_Consignes_
1. Indiquez qui a produit le morceau N.Y. State Of Mind selon le texte sur l'album Illmatic.
2. Rédigez la suite du texte sur l'album Illmatic en reprenant après sa dernière phrase.

━━━ Extrait du document ━━━

Sorti en 1994, Illmatic, surnommé « bible » ou « 10 commandements » du rap, représente aussi le Golden Age et la renaissance de Queens Bridge après le succès retentissant la West Coast avec The Chronic de Dr. Dre.
Étendard du rap East Coast, beaucoup qualifieront même ce projet de meilleur album de l’histoire du hip-hop.
Il sera cependant une bénédiction et une malédiction pour le reste de la carrière de Nas.
Comme Jay-Z le souligna dans « Takeover », « one hot album every ten year average », Illmatic est devenu l’étalon pour juger les albums suivants, mais jamais le prodige de New-York ne réussit l’exploit d’égaler ce premier coup de maître.
Si l’album entier est un modèle de perfection et de concision et que chaque morceau mériterait un article, nous allons nous intéresser à la pièce maîtresse de ce chef d’œuvre : N.Y. State Of Mind produit par le légendaire DJ Premier.
C’est MC Serch qui remarqua d’abord l’alchimie incroyable entre les deux hommes : « Premo et Nas, ils ont dû être séparés à la naissance. Ce n’est pas comme si ses beats complétaient ses rimes, ils se complétaient mutuellement. »

━━━ Jeu de données ━━━

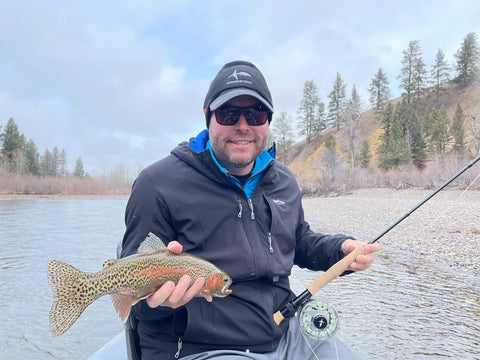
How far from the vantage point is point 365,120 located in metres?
66.2

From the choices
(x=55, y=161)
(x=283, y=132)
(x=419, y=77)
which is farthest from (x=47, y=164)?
(x=419, y=77)

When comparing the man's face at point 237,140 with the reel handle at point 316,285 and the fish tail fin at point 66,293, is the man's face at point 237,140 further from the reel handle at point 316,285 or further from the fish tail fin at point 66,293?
the fish tail fin at point 66,293

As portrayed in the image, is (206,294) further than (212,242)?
No

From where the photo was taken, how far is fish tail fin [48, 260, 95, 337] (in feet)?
7.34

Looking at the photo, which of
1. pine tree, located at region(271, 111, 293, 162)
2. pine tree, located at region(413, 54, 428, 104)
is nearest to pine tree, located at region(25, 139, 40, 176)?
pine tree, located at region(271, 111, 293, 162)

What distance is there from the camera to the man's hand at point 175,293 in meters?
2.19

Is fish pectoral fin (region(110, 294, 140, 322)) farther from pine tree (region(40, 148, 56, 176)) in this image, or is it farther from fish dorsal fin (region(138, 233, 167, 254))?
pine tree (region(40, 148, 56, 176))

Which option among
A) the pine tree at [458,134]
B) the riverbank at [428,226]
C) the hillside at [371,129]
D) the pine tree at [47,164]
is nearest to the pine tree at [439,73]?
the hillside at [371,129]

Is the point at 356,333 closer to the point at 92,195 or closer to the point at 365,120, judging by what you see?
the point at 92,195

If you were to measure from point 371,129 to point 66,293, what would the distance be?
64566mm

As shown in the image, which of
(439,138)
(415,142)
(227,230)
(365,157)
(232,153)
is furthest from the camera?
(365,157)

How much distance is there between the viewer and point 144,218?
2.51 m

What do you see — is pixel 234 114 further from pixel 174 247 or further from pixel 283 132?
pixel 283 132

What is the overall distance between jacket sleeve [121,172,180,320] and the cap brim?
Result: 71 cm
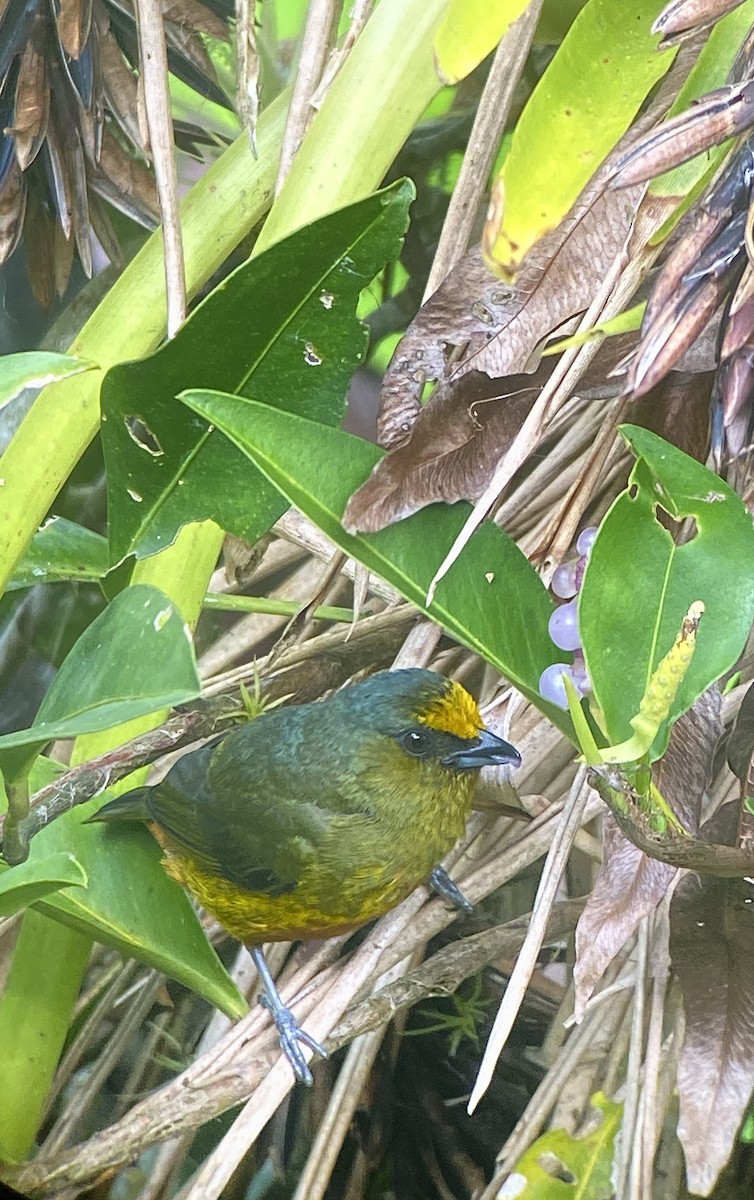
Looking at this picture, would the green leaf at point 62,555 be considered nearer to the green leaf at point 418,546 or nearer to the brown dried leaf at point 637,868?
the green leaf at point 418,546

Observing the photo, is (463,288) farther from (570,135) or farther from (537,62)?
(537,62)

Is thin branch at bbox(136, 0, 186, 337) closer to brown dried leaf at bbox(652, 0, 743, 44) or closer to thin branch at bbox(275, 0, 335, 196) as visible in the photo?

━━━

_Résultats de l'exercice_
1. DJ Premier.

2.
Si New-York devait avoir une bande-son, ça serait sans conteste « N.Y. State Of Mind ». Avec cette première ogive d’Illmatic, Primo va tracer les contours du rap new-yorkais pour les années à venir : des percussions froides et profondes, une boucle de piano aussi puissante que menaçante et des scratches au refrain pour un résultat minimaliste et oppressant qui souligne des lyrics ultra complexes au réalisme glacial.
Premier contact avec Nasty Nas et premier moment d’anthologie, on comprend les comparaisons incessantes avec The God MC tant l’habilité lyricale du jeune rappeur atteint des sommets.
Bien que ce soit Rakim qui fut le premier à adopter un débit en parfaite adéquation avec le beat, la tendance à l’époque suivait principalement deux courants particuliers : un flow ultra rapide et ragga popularisé par Das EFX ou encore KRS-One et plus à l’ouest un style nonchalant qui sacrifiait la complexité lyricale à une plus grande clarté rythmique, vous reconnaissez bien sûr Snoop Dogg.
Nas, lui, réussit à allier storytelling, lyricisme complexe et intensité à un débit régulier et très en rythme avec le beat : 20 ans à peine et déjà l’assurance des plus grands, une fluidité incroyable qui se jouait des temps de respiration, un sang froid et une confiance qui crevait les enceintes et surtout des lyrics d’un niveau rarement égalé.
Primo se rappelait récemment lors d’une interview de ses sessions studio à l’époque d’Illmatic et de cette improvisation phénoménale d’Esco sur le premier couplet qu’il débute par « I don’t know how to start this shit », avant de balancer :
« Rappers I monkey flip em with the funky rhythm I be kickin
Musician, inflictin composition
Of pain I’m like Scarface sniffin cocaine
Holdin a M-16, see with the pen I’m extreme »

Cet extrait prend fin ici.